EXPLORE THE MATERIAL:
**1.** Recast the paragraph of the local history column beginning "The articles in the journal cover a wide range" as a bulleted list, keeping its main facts.
**2.** Proceed with the local history column, picking up after its final sentence.

EXCERPT:

·····

An impressive pressing all right!

5:49pm Friday 16th February 2007

By Keith Heare

HISTORY GROUP ANNUAL JOURNAL: Once again the Abersychan and Garndiffaith Local History Group have produced a wonderful journal, absolutely packed with articles about the past days of the district. In the foreword, Ken Clark, their chairman, sets out the difficulties of producing a magazine like this while trying to keep the price within reason.

He points out that if they increase the cost, which they think they will have to do, they really should include more contributions, but if they do that they would have to raise the price even further.

Ken says that they only produce 300 copies per edition, because it would be difficult To sell more copies in such a localised area.

The group holds monthly meetings, which attract and average of 35 members. Visiting speakers often comment how pleasing it is to have so many, as even some groups do not have such a large audience.

The articles in the journal cover a wide range of historical interests, including All Mod Cons, a story of her childhood, by Jean Parry; Garndiffaith in the Twenties and Thirties, by Rachel Mounsey; Horses in Coal Mines, Albert Clark; Little Moscow and Other Memories, Bernard Edwards and Abersychan Man In Confederate Army in the American Civil War. There is also an unusual item called the Alaskan Letters, by Ken Clark.

It is a snip at £3 and with so few copies printed it could well become a treasured item in years to come.

GOING UNDERGROUND: A very well written booklet, GLO Coal A History of the NatioNal Coal Board, produced for Big Pit, Blaenavon, which is also described as the National Coal Museum, celebrates the 60th anniversary of the setting up of the National Coal Board on Vesting Day, January 1, 1947.

It is certainly a valuable historical document, as all the contributions have been made by the ex-miners themselves and, of course, their numbers are decreasing by the day.

The booklet describes the dismal history of the coalmining industry between the wars with lots of closures of collieries, cutbacks in wages and the lack of much-needed investment by the hated coal owners.

The miners believed that Nationalisation would put an end to these mass pit closures, produce safer and better working conditions and give them a greater say in the running of their industry.

However, the men soon became disillusioned as mines continued to be closed, and, despite efforts to improve safety, accidents and disasters still occurred.

However, in the foreword written by Ceri Thompson, the curator of Big Pit, he wonders what would have happened to the coal industry if it had remained in private hands.

Would the coal owners have invested so heavily in improving safety and training and could they have poured the many millions of pounds into new collieries and new technology that the NCB did?

Above all, would the industry have survived into the last decades of the twentieth century and become one of the safest and most cost effective coal industries in the world?

I was given this booklet by a friend, Les Williams, who had it at a meeting of the Pontypool History Society.

·····

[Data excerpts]
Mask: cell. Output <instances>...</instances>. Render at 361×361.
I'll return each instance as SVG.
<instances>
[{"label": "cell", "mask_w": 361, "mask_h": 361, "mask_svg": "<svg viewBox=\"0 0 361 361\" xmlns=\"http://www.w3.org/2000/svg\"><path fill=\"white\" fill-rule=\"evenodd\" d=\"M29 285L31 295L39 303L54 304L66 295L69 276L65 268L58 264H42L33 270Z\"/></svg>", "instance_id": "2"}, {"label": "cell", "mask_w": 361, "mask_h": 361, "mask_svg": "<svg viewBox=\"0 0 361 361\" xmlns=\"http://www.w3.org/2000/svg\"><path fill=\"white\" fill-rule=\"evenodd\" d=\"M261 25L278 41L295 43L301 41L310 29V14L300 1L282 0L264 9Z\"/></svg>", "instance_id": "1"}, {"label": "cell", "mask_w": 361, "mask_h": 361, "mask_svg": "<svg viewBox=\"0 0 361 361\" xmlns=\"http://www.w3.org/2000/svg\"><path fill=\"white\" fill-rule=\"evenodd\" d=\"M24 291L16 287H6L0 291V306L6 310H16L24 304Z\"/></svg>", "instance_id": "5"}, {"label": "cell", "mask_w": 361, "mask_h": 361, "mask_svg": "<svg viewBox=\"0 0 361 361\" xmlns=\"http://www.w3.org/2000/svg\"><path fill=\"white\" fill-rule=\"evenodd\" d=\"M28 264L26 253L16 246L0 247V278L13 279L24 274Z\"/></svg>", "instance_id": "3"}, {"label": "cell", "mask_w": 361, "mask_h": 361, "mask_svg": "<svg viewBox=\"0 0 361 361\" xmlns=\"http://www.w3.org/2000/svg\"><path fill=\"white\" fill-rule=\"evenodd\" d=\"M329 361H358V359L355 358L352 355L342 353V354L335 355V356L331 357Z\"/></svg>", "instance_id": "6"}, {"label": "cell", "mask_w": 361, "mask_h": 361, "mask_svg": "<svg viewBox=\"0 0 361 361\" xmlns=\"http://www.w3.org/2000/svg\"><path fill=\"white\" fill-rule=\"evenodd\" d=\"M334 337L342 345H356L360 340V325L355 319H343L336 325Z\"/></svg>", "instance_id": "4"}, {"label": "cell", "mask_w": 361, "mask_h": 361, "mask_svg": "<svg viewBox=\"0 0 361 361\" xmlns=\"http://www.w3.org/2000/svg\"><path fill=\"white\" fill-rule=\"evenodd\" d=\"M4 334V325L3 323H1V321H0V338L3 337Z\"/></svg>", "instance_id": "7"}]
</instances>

·····

ANSWER LIST:
**1.**
The journal's articles cover a wide range of historical interests, including:
- All Mod Cons, a story of her childhood, by Jean Parry
- Garndiffaith in the Twenties and Thirties, by Rachel Mounsey
- Horses in Coal Mines, by Albert Clark
- Little Moscow and Other Memories, by Bernard Edwards
- Abersychan Man In Confederate Army in the American Civil War
- the Alaskan Letters, an unusual item by Ken Clark

**2.**
There doesn't seem to be a purchase price on the cover, so I cannot suggest where you may buy it, but if you do see a copy, do get one, it makes such fascinating reading of the history of the most important industry that ever existed in this part of the world.

E-MAIL SCAM SCUM: There have been many cases around Pontypool where e-mail users have been encouraged to send details of £60 vouchers, being issued by Sainsbury's, to everyone sending details of the offer to ten other people.

I have just come across an official statement from Sainsbury's themselves, saying that the offer did not come from them and the address is not even a genuine Sainsbury's address. They say that is a way of capturing e-mail addresses to build up a mailing list.

Having received the details from someone I trusted completely, I tried it on several occasions but the computer kept on rejecting the Sainsbury address, which we now know was false.

It did mean that someone, somewhere had 10 more addresses from me, presumably to send unsolicited items out to.

They say that promotions such as this are generally not genuine offers, and if anyone around Pontypool has any further queries now, they should contact the Sainsbury Careline.

THE SECOND ANNIVERSARY OF MY LIGHTS: It was two years ago that I wrote to Torfaen County Borough Council on behalf of the Trosnant Sequence Dancing Club about the broken light outside the Torfaen People's Centre, where we hold our weekly dance.

The light had been out for some time and in the winter the mostly older people who attend the dance found it rather dangerous trying to get back to their cars in the pitch dark.

The leader of the centre had contacted the council over a longish period of time about the matter, with no result.

In due course, I received a letter from the appropriate department promising to look into my complaint. Within a short space of time the light was repaired and I wrote a letter of thanks to them.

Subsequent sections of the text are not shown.